Intermittent jets enhance metal distribution to larger radii.

Metallicity gradients similar to observations are produced at ~400 kpc.

Abstract

We investigate the effects of intermittent strong jets from an Active Galactic Nuclei (AGN) of a massive galaxy in the core of a cool core galaxy cluster, on the dynamics and metal distribution of the intra-cluster medium (ICM). We use a simple model for the metal distribution within the host galaxy which includes metal injection via star formation. We carry out 2D axisymmetric hydrodynamic simulations of these systems. After having established a cooling flow, two light jets are injected in opposite directions with a range of (intermittent) active phases. We follow the time evolution of the system from the jets' active phases up to 3 Gyr. The general metallicity evolution for all our simulations is very similar on large-scales.
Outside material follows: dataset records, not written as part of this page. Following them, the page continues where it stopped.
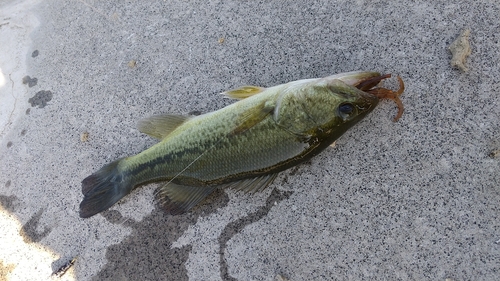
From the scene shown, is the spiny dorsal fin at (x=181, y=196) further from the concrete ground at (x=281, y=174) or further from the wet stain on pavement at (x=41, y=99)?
the wet stain on pavement at (x=41, y=99)

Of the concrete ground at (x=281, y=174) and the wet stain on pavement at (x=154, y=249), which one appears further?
the wet stain on pavement at (x=154, y=249)

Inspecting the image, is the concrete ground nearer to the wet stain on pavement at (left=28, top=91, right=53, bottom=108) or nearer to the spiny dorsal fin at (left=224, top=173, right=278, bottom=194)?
the wet stain on pavement at (left=28, top=91, right=53, bottom=108)

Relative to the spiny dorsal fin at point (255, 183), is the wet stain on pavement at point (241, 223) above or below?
below

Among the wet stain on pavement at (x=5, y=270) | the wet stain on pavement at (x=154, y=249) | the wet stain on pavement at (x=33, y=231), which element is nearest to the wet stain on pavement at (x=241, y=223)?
the wet stain on pavement at (x=154, y=249)

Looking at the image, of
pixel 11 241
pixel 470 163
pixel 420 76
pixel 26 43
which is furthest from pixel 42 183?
pixel 470 163

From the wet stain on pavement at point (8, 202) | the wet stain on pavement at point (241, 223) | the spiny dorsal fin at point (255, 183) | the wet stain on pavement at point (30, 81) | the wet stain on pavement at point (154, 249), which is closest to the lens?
the spiny dorsal fin at point (255, 183)

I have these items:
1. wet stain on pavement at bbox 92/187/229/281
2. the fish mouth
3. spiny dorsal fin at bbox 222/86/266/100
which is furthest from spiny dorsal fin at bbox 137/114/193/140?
the fish mouth

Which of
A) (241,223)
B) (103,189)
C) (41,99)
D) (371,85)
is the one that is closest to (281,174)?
(241,223)
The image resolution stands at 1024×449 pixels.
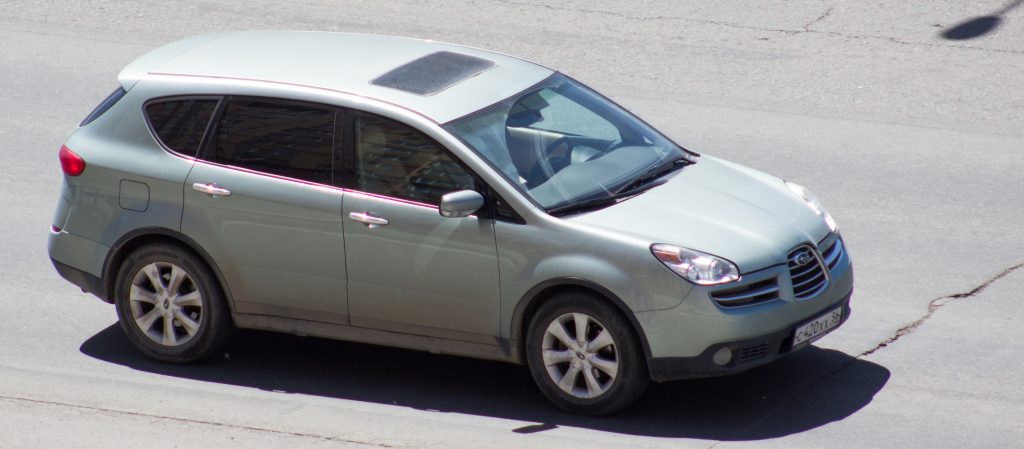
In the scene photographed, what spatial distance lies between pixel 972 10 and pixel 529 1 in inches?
179

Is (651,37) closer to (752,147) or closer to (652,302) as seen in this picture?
(752,147)

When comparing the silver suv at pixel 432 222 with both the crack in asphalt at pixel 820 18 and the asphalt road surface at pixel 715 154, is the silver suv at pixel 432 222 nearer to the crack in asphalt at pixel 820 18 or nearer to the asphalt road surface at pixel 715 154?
the asphalt road surface at pixel 715 154

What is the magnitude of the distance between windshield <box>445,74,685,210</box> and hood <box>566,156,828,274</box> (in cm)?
20

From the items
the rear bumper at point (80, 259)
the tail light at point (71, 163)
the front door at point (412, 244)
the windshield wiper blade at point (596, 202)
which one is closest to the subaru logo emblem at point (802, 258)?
the windshield wiper blade at point (596, 202)

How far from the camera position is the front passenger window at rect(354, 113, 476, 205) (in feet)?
24.6

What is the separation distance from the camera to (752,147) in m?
11.7

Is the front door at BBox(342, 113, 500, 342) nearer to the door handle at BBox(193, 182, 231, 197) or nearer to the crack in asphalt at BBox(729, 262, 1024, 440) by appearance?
the door handle at BBox(193, 182, 231, 197)

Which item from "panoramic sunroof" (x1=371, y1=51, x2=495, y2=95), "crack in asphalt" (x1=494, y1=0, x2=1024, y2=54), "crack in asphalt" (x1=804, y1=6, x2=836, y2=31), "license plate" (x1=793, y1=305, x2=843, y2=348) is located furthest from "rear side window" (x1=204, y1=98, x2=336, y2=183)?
"crack in asphalt" (x1=804, y1=6, x2=836, y2=31)

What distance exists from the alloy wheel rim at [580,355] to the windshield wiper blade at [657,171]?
837 mm

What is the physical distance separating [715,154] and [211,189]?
16.2 ft

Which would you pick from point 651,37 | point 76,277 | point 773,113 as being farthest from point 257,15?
point 76,277

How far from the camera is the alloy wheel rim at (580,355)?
722 centimetres

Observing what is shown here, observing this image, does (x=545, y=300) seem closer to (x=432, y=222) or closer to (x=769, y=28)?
(x=432, y=222)

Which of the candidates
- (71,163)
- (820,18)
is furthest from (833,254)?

The convective flows driven by the jets advect gas and metals from the central galaxy to distances beyond 1.5 Mpc within the cluster. Intermittent jets are able to distribute metals to grater radii. The metal injection has effects on the general metal abundances present in the ICM, the faster the metal replenishment time the higher the metal abundance. Although metallicity gradients in the very central regions of cool core clusters are likely to be shaped by less-energetic phenomena, we find evidence in our simulations for metallicity gradients similar to those observed out to ~400 kpc radius. The metal distribution details of the central galaxy have no effects on the dynamical evolution of the ICM metals.